Boo to Breast Cancer

Monday, August 22, 2011

Back Again

Well, it's been a long time, hasn't it? I haven't thought about this question of the mastectomy very much since my last post in May, actually...and when friends have asked what I decided, I find myself saying "I THINK I will have the mastectomy, but not till January."'

Why January? Because I want to finish the book I'm writing, and I want to teach my classes this fall. Then, if I do the surgery, I can take the spring to recover, devoting myself to it like a full-time job.

This month I saw the two important doctors: the oncologist, Dr. L., and the breast surgeon, Dr. C, who I have the tiniest crush on (there's something about the combination of tall and calm that I'm drawn to). And here's where I'm left: The oncologist still thinks I should get the mastectomy, and the surgeon, whom I saw today, still argues just the opposite.

Her reasons:

1. The Padgett's was a recurrence in the same breast.
2. I can't be radiated, because I have already been radiated there.
3. There was a close margin, .5 mm.

Here are Dr. C's reasons:

1. Yes, it was a recurrence, but the amount of DCIS was tiny, "microscopic." Dr. L. had mentioned this in passing, but didn't give it much importance.
2. Good and bad margins are not all that reliable; 1 out of 3 times, there is cancer where there's a clean margin, and no cancer where there's a close one. He seems confident that I'm "low-risk".
3. For cases that are low-risk, there is no evidence that mastectomy will be life-saving. The DCIS grows slowly and can be caught on yearly mammograms.
4. He intimated that the surgical result will not be pretty, because the tissue has been radiated, so the reconstruction will likely not look very good. Sigh.

Of course looks is not my first priority -- living is. But I could feel that Reason #4 was not something I could easily discount either.

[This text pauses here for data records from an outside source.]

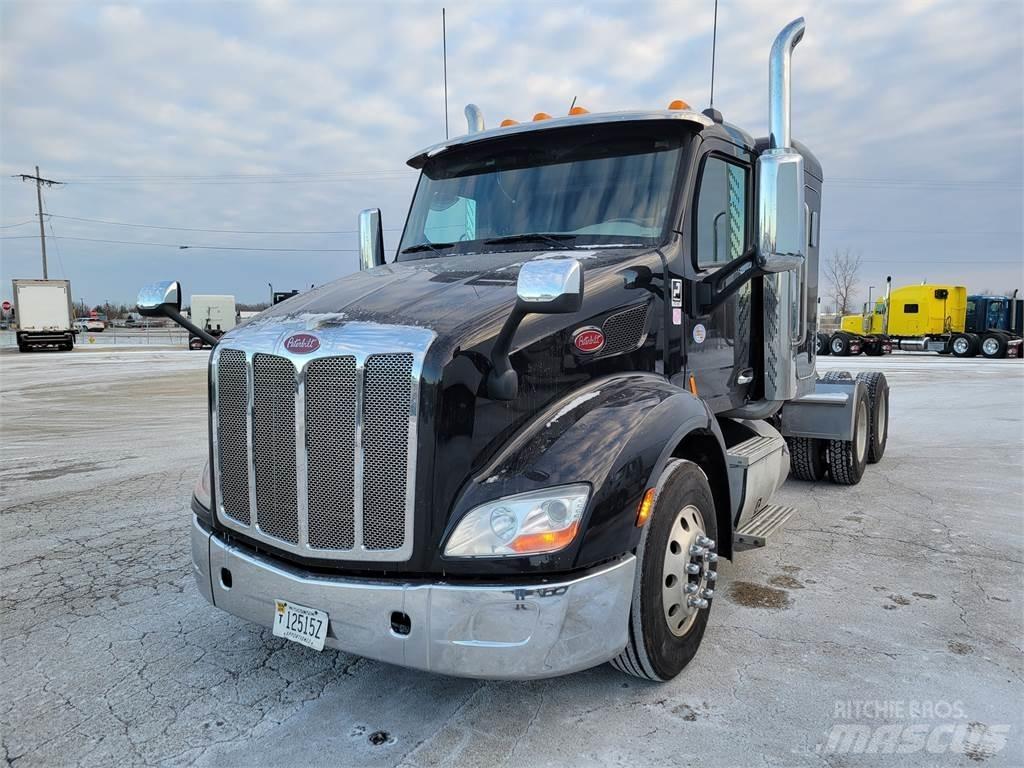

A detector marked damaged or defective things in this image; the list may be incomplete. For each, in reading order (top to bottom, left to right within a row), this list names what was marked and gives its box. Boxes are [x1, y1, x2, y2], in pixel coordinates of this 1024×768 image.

cracked pavement [0, 350, 1019, 768]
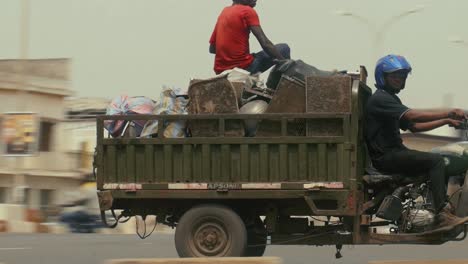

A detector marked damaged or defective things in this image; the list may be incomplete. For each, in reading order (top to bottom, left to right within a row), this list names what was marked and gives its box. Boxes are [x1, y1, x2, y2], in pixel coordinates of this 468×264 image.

rusty metal panel [188, 76, 243, 136]
rusty metal panel [256, 76, 308, 137]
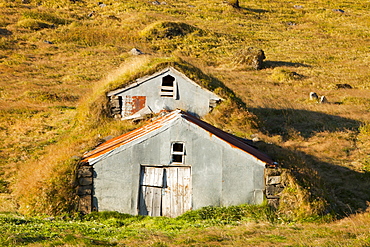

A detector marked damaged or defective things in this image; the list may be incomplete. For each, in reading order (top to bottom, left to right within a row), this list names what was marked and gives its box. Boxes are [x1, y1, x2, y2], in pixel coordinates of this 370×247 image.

rusty corrugated roof [83, 109, 274, 165]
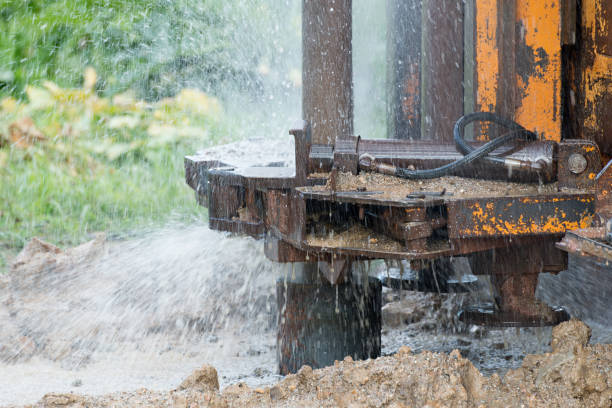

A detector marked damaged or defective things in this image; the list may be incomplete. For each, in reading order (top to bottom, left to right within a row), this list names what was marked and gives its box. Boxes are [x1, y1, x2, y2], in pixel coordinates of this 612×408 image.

We agreed that I would get a mammo and MRI (ugh) in January, and see him again. By then I should know what I want to do. Except I don't know how I'm going to make this decision any better than I can make it now, and I don't feel equipped to make it now, unless a little scroll descends from heaven and tells me EXACTLY HOW MUCH (or even approximately how much) I'm risking my damn life by not getting the surgery.